The strain of caring for a new baby causes parents’ tempers to fray ― avoid potential disputes with these tips.

Parents-5-fights-couples-have-and-how-to-avoid-them

The heightened emotions and sleep shortage new parents face leave many on edge and grumpy. Inevitably, we take it out on our spouses. When you aren’t staring lovingly at the beautiful baby you’ve created together, you’re probably glaring at your husband. Is it your hormones or has your spouse become the most irritating person on the planet? 

You might recognise five areas of conflict in your new life as a parent. If they’re a familiar part of your relationship, here’s how to resolve them quickly and calmly.

I’m doing most of the work

The Problem 

You’ve both become accustomed to playing the new-parent victim. Who’s the most tired? Who’s changed the most diapers?
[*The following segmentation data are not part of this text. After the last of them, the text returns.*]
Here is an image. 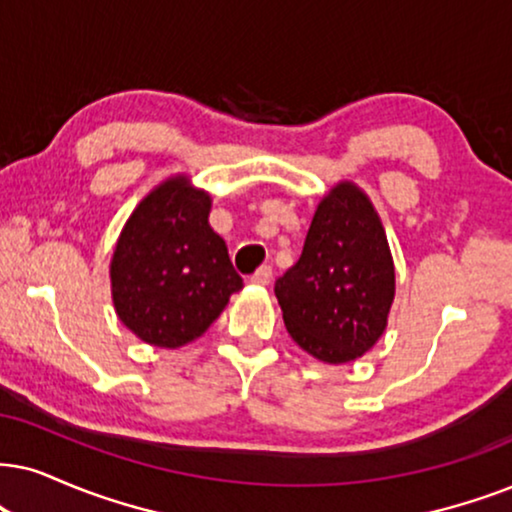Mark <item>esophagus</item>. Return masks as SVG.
<instances>
[{
  "label": "esophagus",
  "instance_id": "1",
  "mask_svg": "<svg viewBox=\"0 0 512 512\" xmlns=\"http://www.w3.org/2000/svg\"><path fill=\"white\" fill-rule=\"evenodd\" d=\"M250 283H255V286H269V283H271V267L264 264V267L257 269L255 274L250 276Z\"/></svg>",
  "mask_w": 512,
  "mask_h": 512
}]
</instances>
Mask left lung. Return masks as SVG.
Returning <instances> with one entry per match:
<instances>
[{"mask_svg":"<svg viewBox=\"0 0 512 512\" xmlns=\"http://www.w3.org/2000/svg\"><path fill=\"white\" fill-rule=\"evenodd\" d=\"M297 345L326 364L364 357L387 328L394 262L378 212L352 181L323 196L300 260L276 281Z\"/></svg>","mask_w":512,"mask_h":512,"instance_id":"1","label":"left lung"}]
</instances>
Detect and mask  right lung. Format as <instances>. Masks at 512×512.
I'll use <instances>...</instances> for the list:
<instances>
[{
    "mask_svg": "<svg viewBox=\"0 0 512 512\" xmlns=\"http://www.w3.org/2000/svg\"><path fill=\"white\" fill-rule=\"evenodd\" d=\"M210 208V193L177 174L155 186L122 229L111 260L113 304L148 345H189L243 288L224 238L208 222Z\"/></svg>",
    "mask_w": 512,
    "mask_h": 512,
    "instance_id": "1",
    "label": "right lung"
}]
</instances>
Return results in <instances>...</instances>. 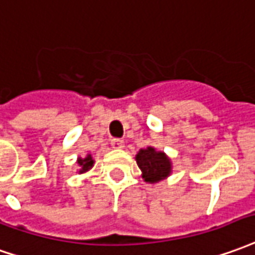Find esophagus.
<instances>
[{
	"label": "esophagus",
	"instance_id": "esophagus-1",
	"mask_svg": "<svg viewBox=\"0 0 255 255\" xmlns=\"http://www.w3.org/2000/svg\"><path fill=\"white\" fill-rule=\"evenodd\" d=\"M112 146L115 147V149H122V147H124V140L120 139V138H115V139H112Z\"/></svg>",
	"mask_w": 255,
	"mask_h": 255
}]
</instances>
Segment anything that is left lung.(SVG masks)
Segmentation results:
<instances>
[{"mask_svg":"<svg viewBox=\"0 0 255 255\" xmlns=\"http://www.w3.org/2000/svg\"><path fill=\"white\" fill-rule=\"evenodd\" d=\"M135 158L142 171V178L146 182H158L170 175V158L163 152H156L153 147H146L140 149Z\"/></svg>","mask_w":255,"mask_h":255,"instance_id":"8db88e82","label":"left lung"}]
</instances>
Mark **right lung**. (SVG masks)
Listing matches in <instances>:
<instances>
[{"label": "right lung", "instance_id": "right-lung-1", "mask_svg": "<svg viewBox=\"0 0 255 255\" xmlns=\"http://www.w3.org/2000/svg\"><path fill=\"white\" fill-rule=\"evenodd\" d=\"M78 164L81 165V170L80 172H85V171H88L94 165V160L91 157V154H88L87 157L83 160V158H78Z\"/></svg>", "mask_w": 255, "mask_h": 255}]
</instances>
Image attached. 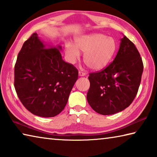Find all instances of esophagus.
<instances>
[{
  "mask_svg": "<svg viewBox=\"0 0 157 157\" xmlns=\"http://www.w3.org/2000/svg\"><path fill=\"white\" fill-rule=\"evenodd\" d=\"M86 73H84V72H82V71H79V76H84L86 75Z\"/></svg>",
  "mask_w": 157,
  "mask_h": 157,
  "instance_id": "obj_1",
  "label": "esophagus"
}]
</instances>
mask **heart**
I'll return each mask as SVG.
<instances>
[{"instance_id":"obj_1","label":"heart","mask_w":157,"mask_h":157,"mask_svg":"<svg viewBox=\"0 0 157 157\" xmlns=\"http://www.w3.org/2000/svg\"><path fill=\"white\" fill-rule=\"evenodd\" d=\"M117 49L116 40L104 34L91 33L79 36L75 39V46L66 42L65 54L71 63H75L84 52V62L89 68L99 71L105 68L113 59Z\"/></svg>"}]
</instances>
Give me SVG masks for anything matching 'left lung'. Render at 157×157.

Who most deserves a night out?

The Solution 

“One of the best ingredients in a relationship is mutual recognition and gratitude,” says Aaron Balick, psychotherapist and author of Keep Your Cool: How to Deal with Life’s Worries and Stress. “Just try saying, ‘You cleaned up the kitchen tonight, thanks’. Work of all kinds should be valued and, if you feel your other half isn’t holding up his side of the bargain, challenge him respectfully. And remember, a fair division of labour doesn’t necessarily mean you both do exactly the same tasks.” 

“Put your child at the centre of the parenting question at hand. Then think of yourselves as a team coming up with the best solution for her."

 

I want to do it my own way

The Problem 

You were brought up with one style of parenting by your parents, while your husband was raised by your in-laws in a different way. Breastfed or bottle-raised, strict or laidback, over-protective or independent — there’s a clash of cultures and you both think you’re the one in the right.

The Solution

 “Parenting isn’t about doing the right thing for you as adults — it’s about creating the best environment for your child,” Balick notes. “At the beginning of your relationship, you and your spouse both had to accept different styles of relating (perhaps one of you is open, the other private). You now have to learn to understand and accept opposing ideas about parenting, too.

“If there’s a difference in [parenting] style, discuss it like adults, privately, and agree on a united approach. Put your child at the centre of the parenting question at hand. Then think of yourselves as a team coming up with the best solution for her. This will take you away from a ‘who is right’ approach and offer a ‘what is right for your child’ alternative,” Balick points out.